On Fri, Apr 24, 2009 at 10:49 PM, Tom Lane <tgl@sss.pgh.pa.us> wrote:
> Robert Haas <robertmhaas@gmail.com> writes:
>> As far as I can tell, the focus on trying to estimate the number of
>> tuples per bucket is entirely misguided. Supposing the relation is
>> mostly unique so that the values don't cluster too much, the right
>> answer is (of course) NTUP_PER_BUCKET.
>
> But the entire point of that code is to arrive at a sane estimate
> when the inner relation *isn't* mostly unique and *does* cluster.
> So I think you're being much too hasty to conclude that it's wrong.
A few further thoughts on this... the patch you attached computes
jselec (percentage of tuples with a match) and avgmatch (number of
matches per tuple with at least one match). This seems like a really
good idea, but perhaps we should do it even when performing an
inner/left join, if that's possible.
Regardless of the join type, when there is no match, we need to scan
the entire bucket. There's no reason to assume we'll hit more
populated buckets more often. So, if there are 2^b virtual buckets
and n inner tuples, then the bucket we hit will on average contain
n/(2^b) tuples and the chances of a hash collision for any given tuple
in that bucket are about 2^-(32-b) multiplied by whatever fudge factor
you want to allow for imperfect hashing (call it f). The total number
of hash collisions per unmatched tuple will be equal to the product of
the number of tuples and the chance of a collision per tuple, or in
other words n/(2^b) * 2^-(32-b) * f = n * 2^-32 * f.

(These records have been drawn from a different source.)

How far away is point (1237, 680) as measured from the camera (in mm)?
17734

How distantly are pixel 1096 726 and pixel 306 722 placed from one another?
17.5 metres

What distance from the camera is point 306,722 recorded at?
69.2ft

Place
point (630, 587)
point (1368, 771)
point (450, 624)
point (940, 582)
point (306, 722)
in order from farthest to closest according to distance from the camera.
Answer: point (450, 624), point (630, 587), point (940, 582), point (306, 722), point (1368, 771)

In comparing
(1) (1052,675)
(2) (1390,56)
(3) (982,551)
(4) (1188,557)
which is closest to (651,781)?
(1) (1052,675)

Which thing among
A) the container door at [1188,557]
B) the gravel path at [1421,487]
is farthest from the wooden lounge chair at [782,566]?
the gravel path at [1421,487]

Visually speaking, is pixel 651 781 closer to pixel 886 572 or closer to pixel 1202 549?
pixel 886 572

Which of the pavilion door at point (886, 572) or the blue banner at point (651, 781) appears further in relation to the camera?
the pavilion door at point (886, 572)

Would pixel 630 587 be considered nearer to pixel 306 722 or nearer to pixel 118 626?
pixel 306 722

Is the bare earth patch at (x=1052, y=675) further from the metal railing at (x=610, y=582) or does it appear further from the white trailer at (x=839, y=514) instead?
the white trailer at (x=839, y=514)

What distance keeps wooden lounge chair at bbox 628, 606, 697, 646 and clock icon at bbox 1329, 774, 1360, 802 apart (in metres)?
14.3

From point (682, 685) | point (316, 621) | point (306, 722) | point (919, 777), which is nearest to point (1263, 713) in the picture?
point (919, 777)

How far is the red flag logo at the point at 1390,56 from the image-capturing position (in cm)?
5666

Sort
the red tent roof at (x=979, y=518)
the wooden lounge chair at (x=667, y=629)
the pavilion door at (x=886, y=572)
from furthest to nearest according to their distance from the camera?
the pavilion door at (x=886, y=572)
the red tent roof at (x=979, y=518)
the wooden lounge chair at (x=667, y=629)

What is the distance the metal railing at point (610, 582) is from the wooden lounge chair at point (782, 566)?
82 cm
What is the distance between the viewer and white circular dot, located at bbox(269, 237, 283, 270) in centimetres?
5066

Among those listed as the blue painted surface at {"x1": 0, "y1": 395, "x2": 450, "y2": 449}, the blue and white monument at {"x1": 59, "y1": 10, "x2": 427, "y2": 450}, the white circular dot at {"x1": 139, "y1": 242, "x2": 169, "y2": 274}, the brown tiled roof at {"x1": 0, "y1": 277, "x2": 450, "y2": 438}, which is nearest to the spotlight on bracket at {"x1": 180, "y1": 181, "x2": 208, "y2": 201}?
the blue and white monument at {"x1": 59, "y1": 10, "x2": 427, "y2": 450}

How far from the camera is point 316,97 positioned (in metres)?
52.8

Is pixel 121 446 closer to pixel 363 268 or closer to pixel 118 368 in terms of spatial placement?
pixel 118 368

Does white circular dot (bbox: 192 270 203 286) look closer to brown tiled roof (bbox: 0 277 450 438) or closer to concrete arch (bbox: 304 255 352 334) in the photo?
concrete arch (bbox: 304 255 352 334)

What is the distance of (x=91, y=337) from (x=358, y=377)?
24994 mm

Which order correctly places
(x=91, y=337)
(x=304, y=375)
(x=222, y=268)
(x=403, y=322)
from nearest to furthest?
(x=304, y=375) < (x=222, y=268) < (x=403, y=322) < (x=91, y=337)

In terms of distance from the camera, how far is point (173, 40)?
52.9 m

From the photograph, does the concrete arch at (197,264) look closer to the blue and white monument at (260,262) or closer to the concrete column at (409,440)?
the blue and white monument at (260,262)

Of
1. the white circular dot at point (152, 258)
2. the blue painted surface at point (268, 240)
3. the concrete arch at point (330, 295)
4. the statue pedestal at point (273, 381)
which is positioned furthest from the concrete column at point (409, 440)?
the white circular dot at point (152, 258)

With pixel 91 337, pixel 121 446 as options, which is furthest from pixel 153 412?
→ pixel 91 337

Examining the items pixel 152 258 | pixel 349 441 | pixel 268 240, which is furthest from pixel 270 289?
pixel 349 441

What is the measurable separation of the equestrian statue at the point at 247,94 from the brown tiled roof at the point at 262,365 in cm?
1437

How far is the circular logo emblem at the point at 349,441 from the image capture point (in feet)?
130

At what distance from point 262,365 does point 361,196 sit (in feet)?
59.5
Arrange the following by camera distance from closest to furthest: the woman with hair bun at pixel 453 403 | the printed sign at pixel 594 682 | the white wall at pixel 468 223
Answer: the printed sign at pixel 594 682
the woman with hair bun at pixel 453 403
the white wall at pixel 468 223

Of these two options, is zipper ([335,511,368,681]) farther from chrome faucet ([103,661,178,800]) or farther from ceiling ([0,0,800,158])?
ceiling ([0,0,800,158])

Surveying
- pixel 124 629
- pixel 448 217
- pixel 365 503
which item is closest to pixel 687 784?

For an inner/left join, when there is a match, we still need to scan
the entire bucket, but now we know we'll have to evaluate the hash
quals at least avgmatch times. In addition, we risk having to
evaluate the hash quals for each tuple in the bucket that doesn't
match, if the hash values happen to collide. In this case we can only
have hash collisions with the tuples we're not matching, so the number
of hash qual evaluations should be about (n - avgmatch) * 2^-32 * f +
avgmatch.
For a semi/anti join, when there is a match, we only need to scan
until we hit the first matching tuple. If we let the number of
collisions, c, be (n - avgmatch) * 2^-32 * f, then the percentage of
the bucket we need to scan is about c / (c + avgmatch). Since they
might not be randomly distributed within the bucket, multiply by 2 as
in your existing patch, but with a maximum of 1.0. So the number of
hash qual evaluations will be:
MIN(1.0, 2.0 * c / (c + avgmatch) ) * (c + avgmatch) = MIN(c +
avgmatch, 2.0 * c)
...Robert